### TEXT SHOWN ###

Nocturne, opus 10, nr. 1; Waltz Scherzo in a minor, Opus 7; Humoresque in G, opus 10 nr 2, Capriccioso is B-flat, opus 19, nr. 5, Chanson triste, opus 40, nr 2; Waltz in A-flat, opus 40, nr.8; Romance in f minor, Opus 5, Romance in F, opus 51, nr 5; Un poco di Chopin, opus 72 nr. 15; L’espiègle, opus 72 nr. 12; Réverie du soir, opus 19 nr 1; Menuetto-scherzoso, opus 51 nr. 1, Valse de salon, opus 51 nr. 1; Méditation, Opus 72, nr. 5. From "The Seasons," Nr. 5, May. White Nights; Number 6, June, Barcarolle; Number 11, November, Troika; Number 1, January, By the fireplace.
Sviatoslav Richter, piano

Recorded in Studio 3 of the Bavarian Radio, 1983. Engineered by Wolfgang Karreth DDD
Licensed from Olympia
REGIS RRC 1093 [79'58]

It has always been a wonder to me why so few pianists program Tchaikovsky’s solo piano works. Granted, most of the pieces he left us are brief, somewhat sentimental and not overly virtuosic. Nonetheless, they possess an innocent charm and an acute sense of melodic invention. I had high hopes, then, when I received this disc of the late, great Sviatoslav Richter playing a lengthy recital of Tchaikovsky morsels.

One can hardly find fault in Richter’s playing. Direct and warm, these pieces are a part of his soul and he delivers them with just the right combination of technical panache and sentimentality. I was particularly fond of the opening Nocturne in F and the wonderful Humoresque in G major, opus ten, number 2.

What is disappointing about this collection is the overly terse early-digital sound, and the maddening need to change the volume on the stereo between each four-minute piece. Obviously this music was recorded to be packaged on one disc. To have such a huge swing in recording levels between such brief works is just plain annoying. If you leave the volume at one setting, you are blasted out of your living room by half the program, and you’ll miss the other half. Likewise, the sometimes brittle, sometimes distant sound of the piano is off-putting.

###

PROBLEM 1>
From the Richter Tchaikovsky review, extract the stretch from "What is disappointing" through "piano is off-putting.".
PROBLEM 2>
Write the next part of the Richter Tchaikovsky review, picking up after its final sentence.
Nothing in the entries is required here.

### THE DATA ###

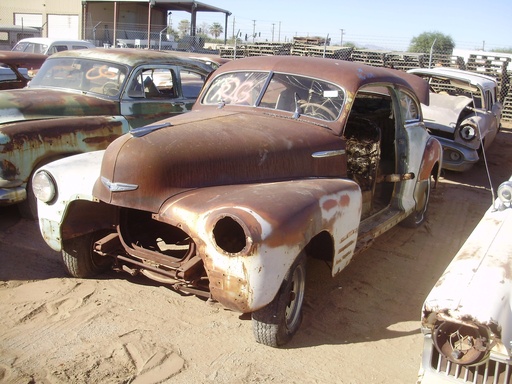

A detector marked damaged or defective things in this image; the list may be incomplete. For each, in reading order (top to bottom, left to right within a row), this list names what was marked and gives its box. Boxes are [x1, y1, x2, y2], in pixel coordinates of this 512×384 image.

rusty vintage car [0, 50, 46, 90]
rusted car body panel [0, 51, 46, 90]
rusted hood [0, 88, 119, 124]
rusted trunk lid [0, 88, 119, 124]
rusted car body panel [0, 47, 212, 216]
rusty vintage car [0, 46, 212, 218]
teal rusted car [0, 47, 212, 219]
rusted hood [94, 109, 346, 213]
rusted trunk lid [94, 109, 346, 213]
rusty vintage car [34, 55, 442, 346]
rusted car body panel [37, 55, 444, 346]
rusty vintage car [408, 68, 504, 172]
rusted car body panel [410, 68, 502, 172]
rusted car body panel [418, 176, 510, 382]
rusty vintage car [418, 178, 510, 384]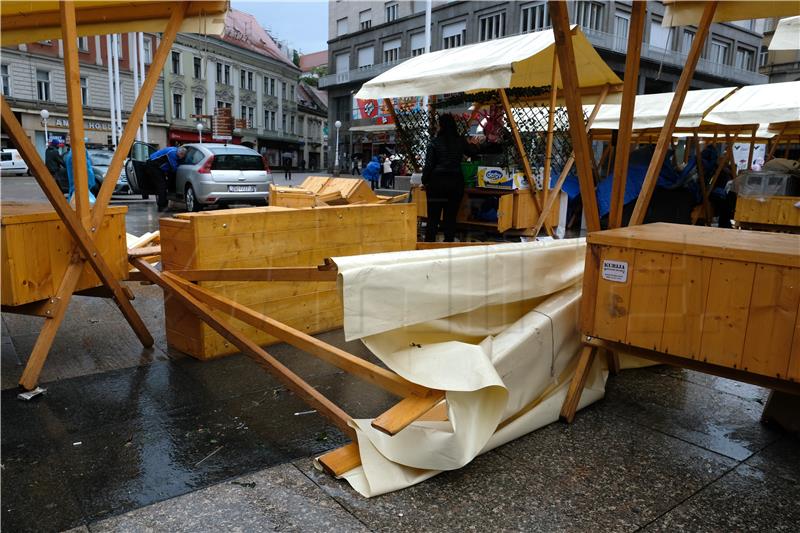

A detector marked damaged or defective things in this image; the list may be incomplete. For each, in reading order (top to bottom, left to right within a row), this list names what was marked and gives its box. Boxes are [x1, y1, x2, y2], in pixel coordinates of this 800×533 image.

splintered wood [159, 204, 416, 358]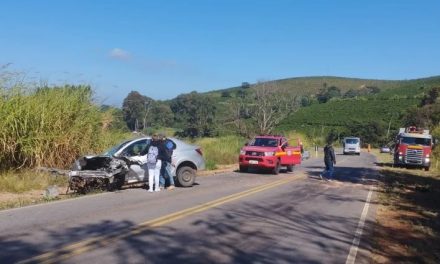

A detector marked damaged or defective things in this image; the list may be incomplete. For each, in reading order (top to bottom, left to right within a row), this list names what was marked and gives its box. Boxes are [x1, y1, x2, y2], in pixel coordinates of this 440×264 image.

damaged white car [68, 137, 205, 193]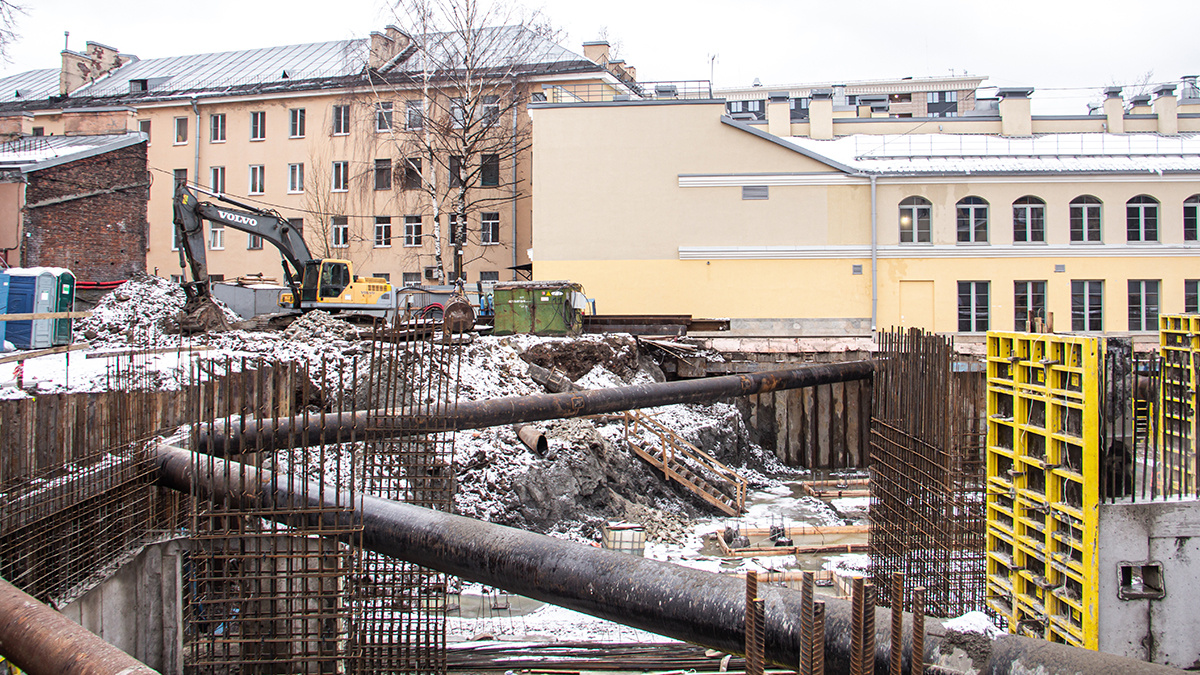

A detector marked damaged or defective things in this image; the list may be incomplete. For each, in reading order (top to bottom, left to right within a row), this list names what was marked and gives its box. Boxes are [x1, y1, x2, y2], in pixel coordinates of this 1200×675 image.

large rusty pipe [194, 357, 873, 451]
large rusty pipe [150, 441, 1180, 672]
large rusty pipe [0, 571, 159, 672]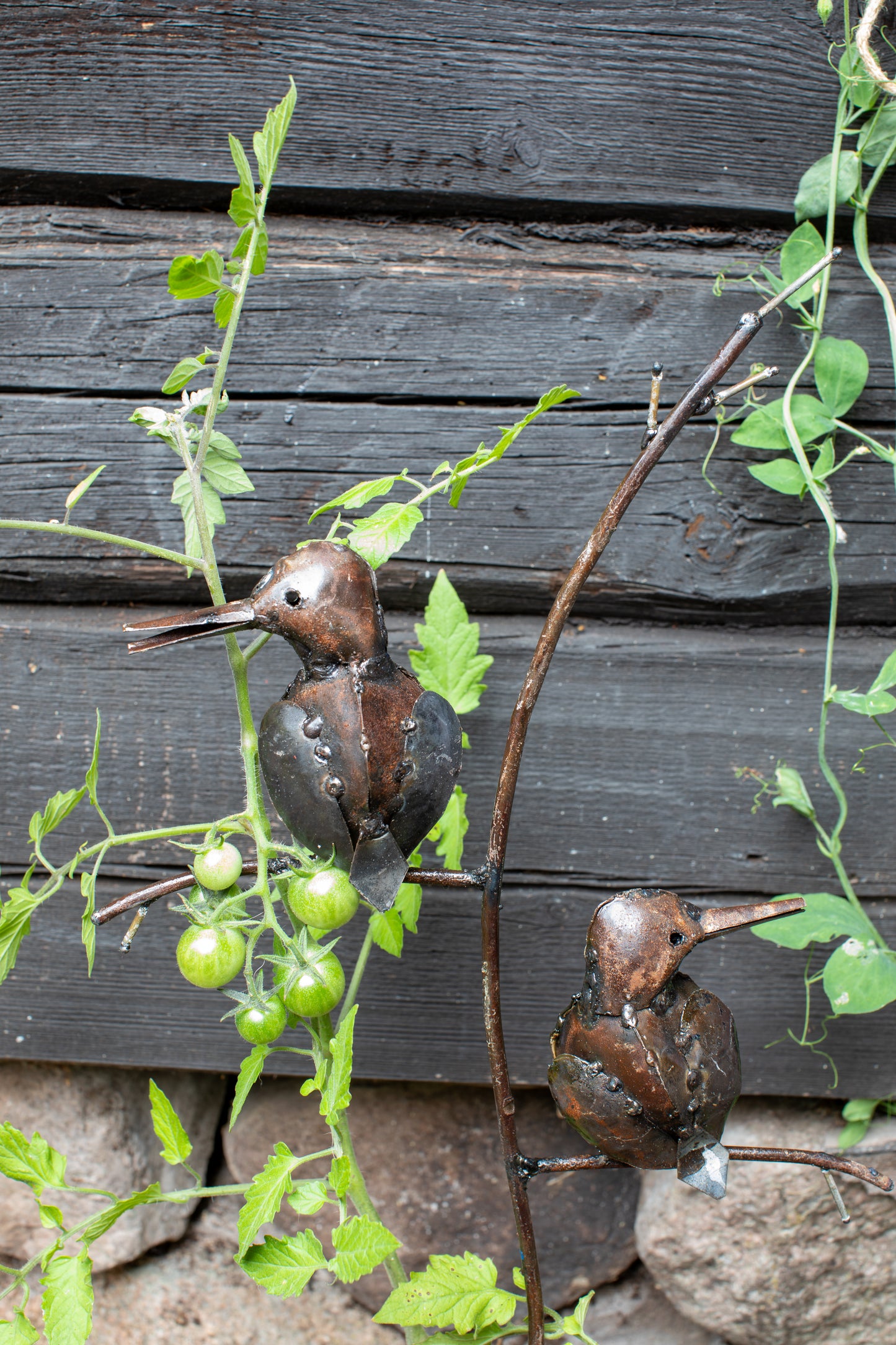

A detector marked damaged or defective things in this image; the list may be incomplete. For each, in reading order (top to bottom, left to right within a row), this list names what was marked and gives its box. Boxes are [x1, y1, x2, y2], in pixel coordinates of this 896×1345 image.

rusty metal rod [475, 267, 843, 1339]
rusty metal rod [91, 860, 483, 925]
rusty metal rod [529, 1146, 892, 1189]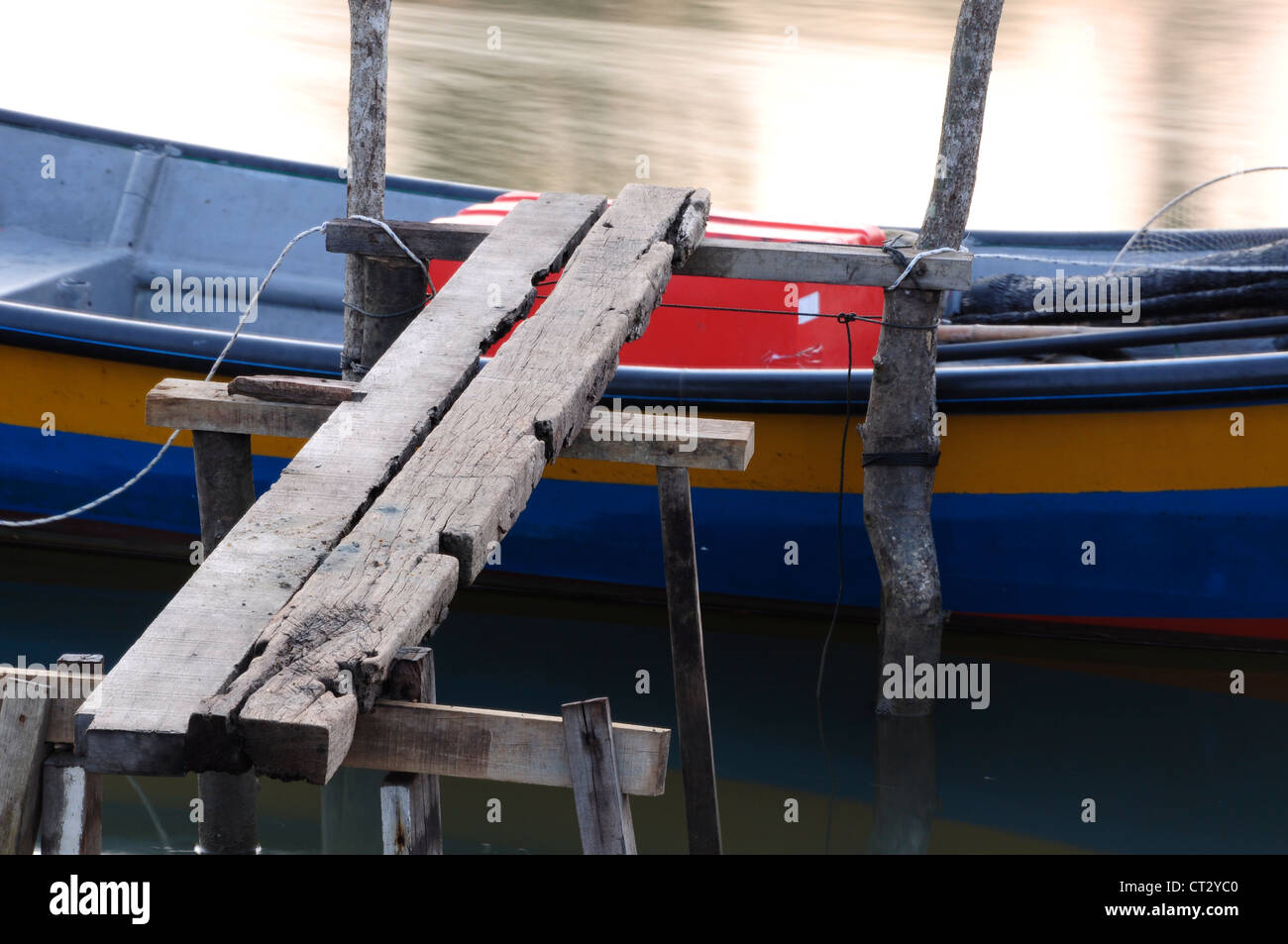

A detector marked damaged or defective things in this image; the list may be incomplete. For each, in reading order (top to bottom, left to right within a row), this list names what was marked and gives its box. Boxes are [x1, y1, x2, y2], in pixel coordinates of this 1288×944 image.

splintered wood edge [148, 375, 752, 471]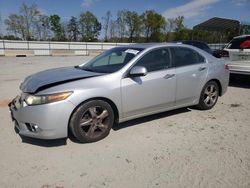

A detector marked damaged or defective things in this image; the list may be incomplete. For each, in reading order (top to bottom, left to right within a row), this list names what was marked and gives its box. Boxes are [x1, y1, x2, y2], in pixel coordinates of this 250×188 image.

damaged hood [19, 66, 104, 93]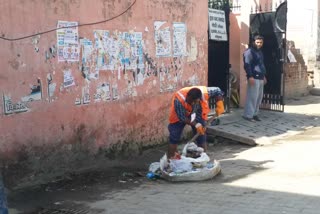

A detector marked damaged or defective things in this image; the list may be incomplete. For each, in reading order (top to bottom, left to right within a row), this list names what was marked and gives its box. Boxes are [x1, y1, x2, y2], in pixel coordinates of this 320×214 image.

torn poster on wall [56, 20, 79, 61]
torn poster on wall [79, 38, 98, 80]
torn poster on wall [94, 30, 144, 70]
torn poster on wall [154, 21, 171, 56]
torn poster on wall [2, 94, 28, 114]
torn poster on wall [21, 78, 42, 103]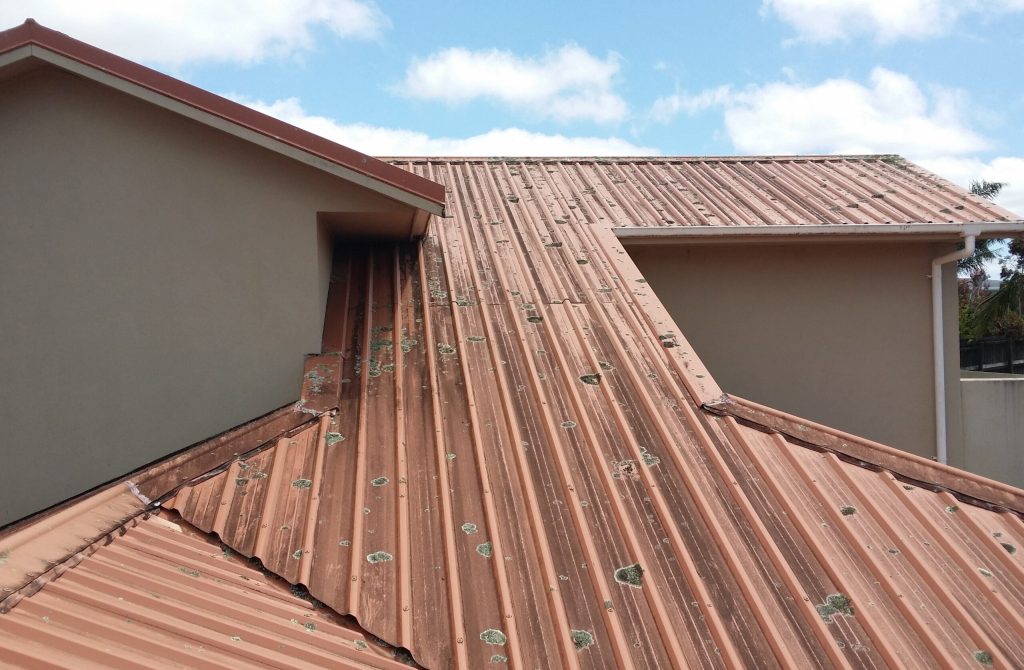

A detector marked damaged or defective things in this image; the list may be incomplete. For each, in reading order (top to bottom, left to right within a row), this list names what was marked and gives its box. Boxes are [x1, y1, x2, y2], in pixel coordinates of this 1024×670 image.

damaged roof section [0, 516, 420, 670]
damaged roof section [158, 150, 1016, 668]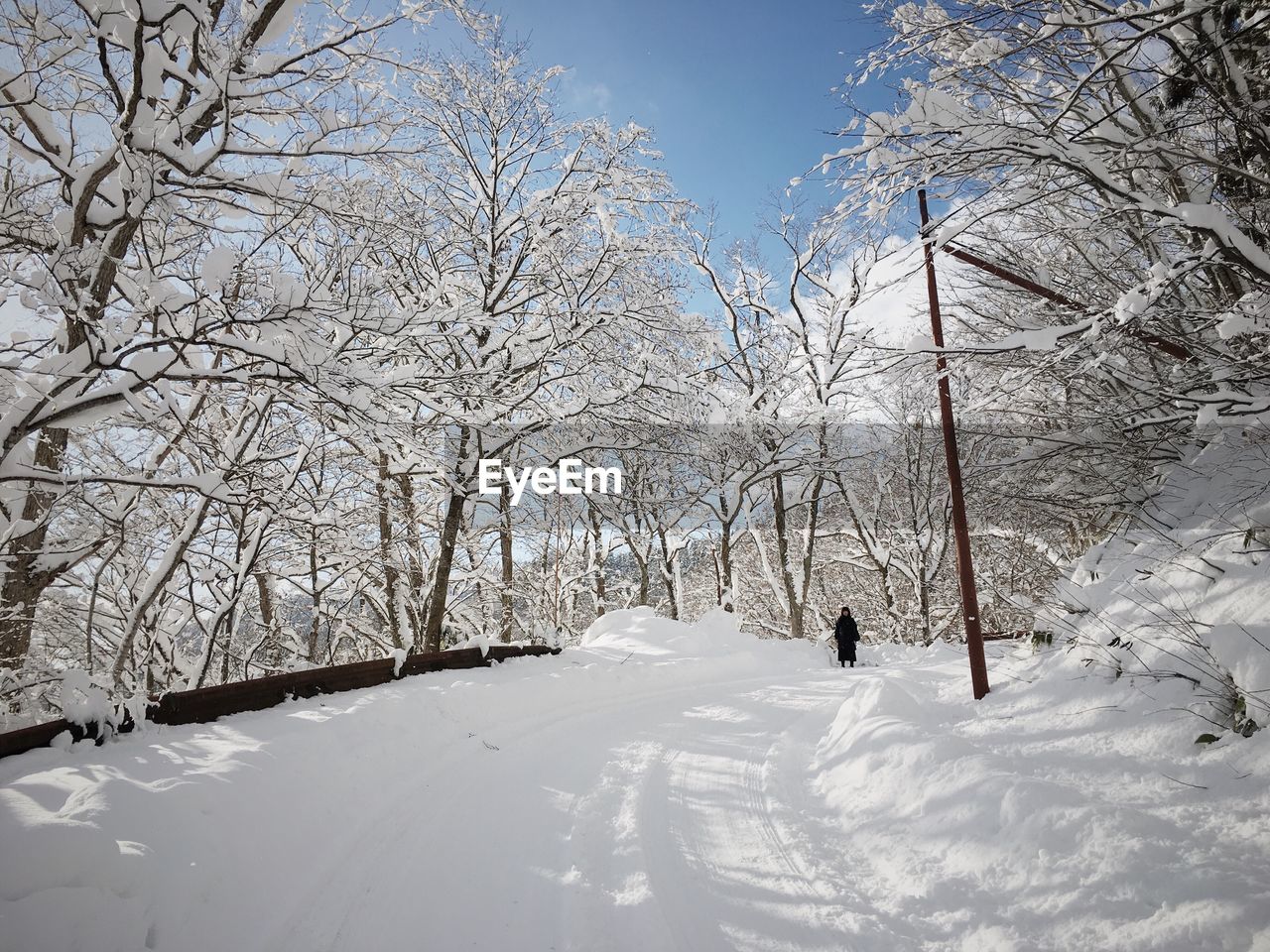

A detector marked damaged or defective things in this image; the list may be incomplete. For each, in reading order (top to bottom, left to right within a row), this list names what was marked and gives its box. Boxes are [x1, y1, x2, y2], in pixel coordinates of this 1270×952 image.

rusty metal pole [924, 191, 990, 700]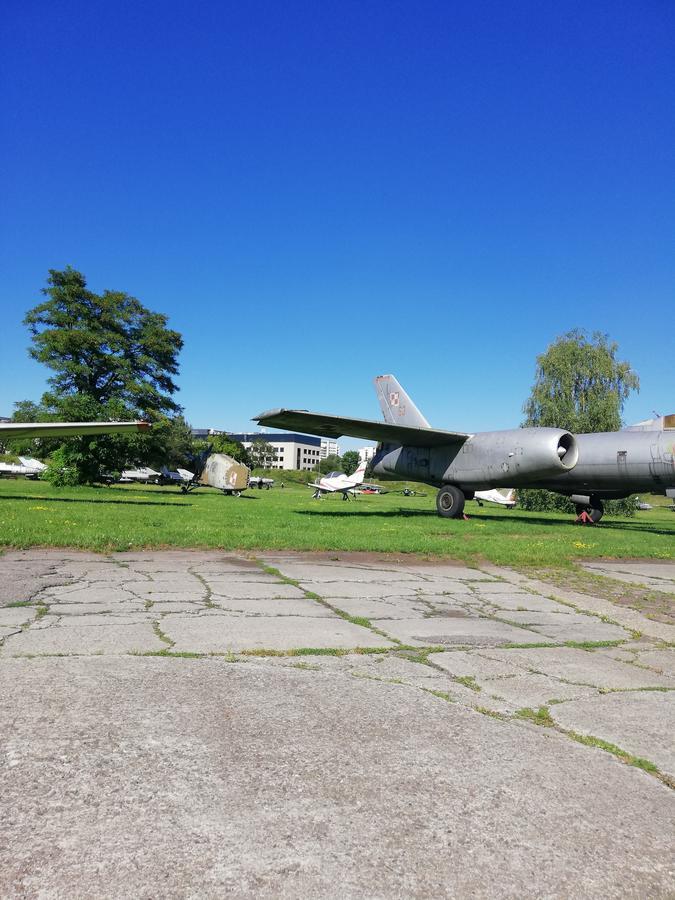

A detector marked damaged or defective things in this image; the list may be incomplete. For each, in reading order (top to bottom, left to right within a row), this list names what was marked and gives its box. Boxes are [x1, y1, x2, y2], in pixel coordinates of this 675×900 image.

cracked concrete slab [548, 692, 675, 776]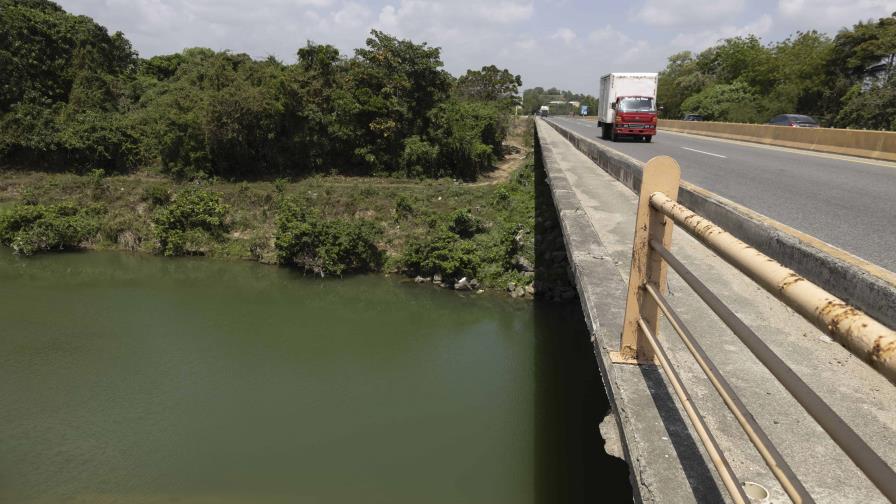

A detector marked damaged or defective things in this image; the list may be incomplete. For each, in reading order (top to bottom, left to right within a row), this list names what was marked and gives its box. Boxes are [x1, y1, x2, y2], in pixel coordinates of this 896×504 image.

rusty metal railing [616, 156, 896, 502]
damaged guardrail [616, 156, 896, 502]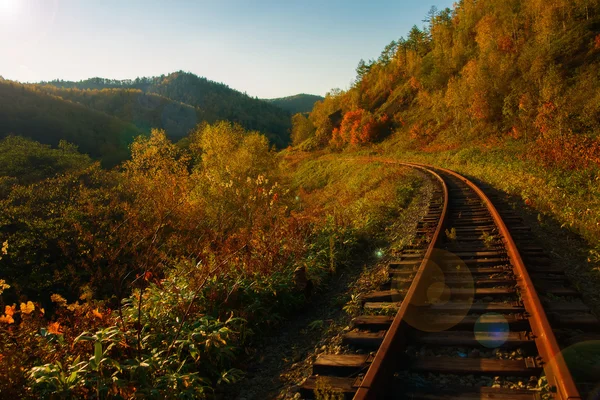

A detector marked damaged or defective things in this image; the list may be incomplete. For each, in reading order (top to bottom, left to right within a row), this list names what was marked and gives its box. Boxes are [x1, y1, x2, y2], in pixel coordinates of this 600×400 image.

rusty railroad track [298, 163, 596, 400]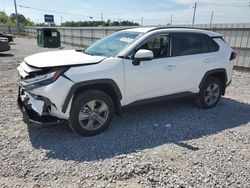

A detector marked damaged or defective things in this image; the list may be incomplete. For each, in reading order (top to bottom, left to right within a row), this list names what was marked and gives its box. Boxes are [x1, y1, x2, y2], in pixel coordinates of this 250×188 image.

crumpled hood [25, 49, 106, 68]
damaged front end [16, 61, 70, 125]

###

WRITTEN RESPONSE 1>
What is disappointing about this collection is the overly terse early-digital sound, and the maddening need to change the volume on the stereo between each four-minute piece. Obviously this music was recorded to be packaged on one disc. To have such a huge swing in recording levels between such brief works is just plain annoying. If you leave the volume at one setting, you are blasted out of your living room by half the program, and you’ll miss the other half. Likewise, the sometimes brittle, sometimes distant sound of the piano is off-putting.

WRITTEN RESPONSE 2>
The big Penguin Guide endorsement sticker on the jewel box led me to have even less faith in that publication after listening. Regardless, this is a disc that I can still recommend with only a couple of caveats. It’s rare indeed to get such a broad sampling of Tchaikovsky’s shorter solo piano works, and to have them played by a great Russian pianist like Richter is a bonus. This is a disc that makes a nice alternative to the onslaught of Chopin and Rachmaninov discs that seem to flow forth like water from the record labels.

The booklet notes are informative, and give us some interesting insights into both performer and music. It would thrill me no end though to read a set of program notes that were more than just a blow-by-blow description of the music written at the level of a college freshman. A clever turn of phrase, perhaps? How about a flowing narrative? Surely there are some talented writers out there who can say something interesting and intelligent about a group of musical works.

Buy this at Regis’s ultra-bargain price.